Just looking at page 15 of Ulmer's applied grammatology again, trying to puzzle through the distinctions that Ulmer is making between Derrida and McLuhan, or actually, Heidegger and McLuhan, because Ulmer is saying that Derrida turns to Heidegger rather than McLuhan to work out grammatology, the study of writing. Ulmer says Derrida does this because McLUhan "projected the return of an oral civilization" while "Heidegger located the essence of modern technology in the family of terms related to Gestell (enframing). . . . Derrida took up the question of enframing, as indicated in his exploration of all marginal and paragonal phenomena, in order to prepare the way for the shift away from, or the deemphasis of, speech in favor of writing" (15).
Okay--big breakthrough in understanding here, maybe. While not versed in Heidegger and the subtleties of enframing, it seems to me that McLuhan's "the medium is the massage" is very much a mantra for paying attention to enframing. It also seems to me that McLuhan (and Ong) did not so much project a return to oral civilization as simply notice, and in some ways document, the return of orality, a pattern that is increasingly clear especially when images are understood as "acoustic" in their orientation, or perhaps more precisely, if images are understood to be closer to speech and orality than they are to writing and inscribing. The flip side of this argument would be simply to say that it is increasingly clear to me that we are not culturally making a shift towards writing.

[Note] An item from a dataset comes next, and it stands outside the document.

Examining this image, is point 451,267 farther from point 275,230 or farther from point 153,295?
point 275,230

That said, I believe there are probably some Derridian nuances to tease out of "writing" and the shift Ulmer says Derrida favored. Later on the page, Ulmer does write "before grammatology can attain its applied status by working in the video medium, whose audiovisual capacity seems to fulfill the requirements of a double-valued writing (phonetic and ideographic . . . ), certain theoretical problems must be resolved" (15). This "double-valued" writing--phonetic (oral) and ideographic (image? inscription) might actually be a another way of saying that Derrida, like McLuhan, was actually trying to work on the problem of "interfacing" as much or more than "enframing."
My new working title. McLuhan for Compositionists: Working at the Interface.